#### TASK
Copy the entries below verbatim, from the line containing "the point at 464,698 or" through the line containing "Answer: the easyjet", both of those lines included.

#### RECORDS SUPPLIED
■ ■ ■ ■ ■

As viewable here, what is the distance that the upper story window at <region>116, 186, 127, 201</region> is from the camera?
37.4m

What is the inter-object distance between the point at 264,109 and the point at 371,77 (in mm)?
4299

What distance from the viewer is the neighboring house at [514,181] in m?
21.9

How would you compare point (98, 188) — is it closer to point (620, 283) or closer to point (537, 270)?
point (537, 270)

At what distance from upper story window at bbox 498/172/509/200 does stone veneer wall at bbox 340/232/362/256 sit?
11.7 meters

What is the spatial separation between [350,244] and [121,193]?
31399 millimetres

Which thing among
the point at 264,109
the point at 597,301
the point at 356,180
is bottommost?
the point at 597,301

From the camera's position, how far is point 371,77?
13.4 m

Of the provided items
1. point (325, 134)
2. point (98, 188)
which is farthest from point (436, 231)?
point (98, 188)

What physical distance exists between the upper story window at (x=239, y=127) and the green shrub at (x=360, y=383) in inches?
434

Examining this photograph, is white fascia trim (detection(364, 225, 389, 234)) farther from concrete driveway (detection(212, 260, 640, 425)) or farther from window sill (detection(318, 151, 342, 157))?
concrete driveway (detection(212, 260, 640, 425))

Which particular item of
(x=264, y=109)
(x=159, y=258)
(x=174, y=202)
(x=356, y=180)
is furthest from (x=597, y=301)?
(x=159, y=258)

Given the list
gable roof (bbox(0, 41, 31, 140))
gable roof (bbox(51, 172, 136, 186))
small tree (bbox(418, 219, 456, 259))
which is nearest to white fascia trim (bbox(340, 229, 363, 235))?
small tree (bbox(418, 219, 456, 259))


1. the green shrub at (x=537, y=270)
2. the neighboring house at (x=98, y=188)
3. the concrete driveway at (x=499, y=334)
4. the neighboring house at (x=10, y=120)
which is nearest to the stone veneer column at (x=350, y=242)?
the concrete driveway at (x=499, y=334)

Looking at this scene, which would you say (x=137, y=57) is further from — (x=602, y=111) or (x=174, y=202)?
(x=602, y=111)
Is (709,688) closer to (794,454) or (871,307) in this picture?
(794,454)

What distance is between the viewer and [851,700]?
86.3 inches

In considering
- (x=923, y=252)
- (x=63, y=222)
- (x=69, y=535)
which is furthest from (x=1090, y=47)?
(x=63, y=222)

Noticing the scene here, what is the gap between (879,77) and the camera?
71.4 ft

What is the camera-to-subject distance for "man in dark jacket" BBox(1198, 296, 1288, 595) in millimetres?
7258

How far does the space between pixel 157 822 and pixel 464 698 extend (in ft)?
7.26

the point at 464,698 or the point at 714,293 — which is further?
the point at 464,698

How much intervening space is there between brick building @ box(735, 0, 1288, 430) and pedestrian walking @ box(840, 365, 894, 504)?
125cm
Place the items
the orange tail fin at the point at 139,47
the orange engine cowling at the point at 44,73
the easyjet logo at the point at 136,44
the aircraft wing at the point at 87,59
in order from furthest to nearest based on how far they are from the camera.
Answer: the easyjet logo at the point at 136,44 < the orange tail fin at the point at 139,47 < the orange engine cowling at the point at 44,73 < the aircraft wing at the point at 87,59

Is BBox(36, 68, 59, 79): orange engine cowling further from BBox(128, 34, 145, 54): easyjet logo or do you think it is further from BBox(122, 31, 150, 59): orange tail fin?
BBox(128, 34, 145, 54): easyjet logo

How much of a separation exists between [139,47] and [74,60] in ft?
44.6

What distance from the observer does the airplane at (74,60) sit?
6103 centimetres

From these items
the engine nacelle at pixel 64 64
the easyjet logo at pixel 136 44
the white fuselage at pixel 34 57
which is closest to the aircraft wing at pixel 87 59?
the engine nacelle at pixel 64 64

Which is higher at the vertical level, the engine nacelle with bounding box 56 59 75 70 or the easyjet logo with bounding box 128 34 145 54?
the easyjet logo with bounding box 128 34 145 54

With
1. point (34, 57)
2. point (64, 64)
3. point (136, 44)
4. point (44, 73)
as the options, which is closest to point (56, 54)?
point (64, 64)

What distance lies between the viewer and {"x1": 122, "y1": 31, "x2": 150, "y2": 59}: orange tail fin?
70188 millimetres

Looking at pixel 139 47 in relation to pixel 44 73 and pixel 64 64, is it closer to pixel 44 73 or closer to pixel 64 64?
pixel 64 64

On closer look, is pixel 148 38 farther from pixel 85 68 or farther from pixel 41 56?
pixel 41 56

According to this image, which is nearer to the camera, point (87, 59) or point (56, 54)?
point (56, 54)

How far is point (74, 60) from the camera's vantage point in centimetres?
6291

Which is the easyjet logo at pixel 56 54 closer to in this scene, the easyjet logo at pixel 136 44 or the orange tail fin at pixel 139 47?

■ ■ ■ ■ ■

#### RESPONSE FOR THIS EXERCISE
the point at 464,698 or the point at 714,293 — which is further?
the point at 464,698

How much intervening space is there between brick building @ box(735, 0, 1288, 430) and pedestrian walking @ box(840, 365, 894, 504)?
125cm
Place the items
the orange tail fin at the point at 139,47
the orange engine cowling at the point at 44,73
the easyjet logo at the point at 136,44
the aircraft wing at the point at 87,59
in order from furthest to nearest based on how far they are from the camera.
Answer: the easyjet logo at the point at 136,44 < the orange tail fin at the point at 139,47 < the orange engine cowling at the point at 44,73 < the aircraft wing at the point at 87,59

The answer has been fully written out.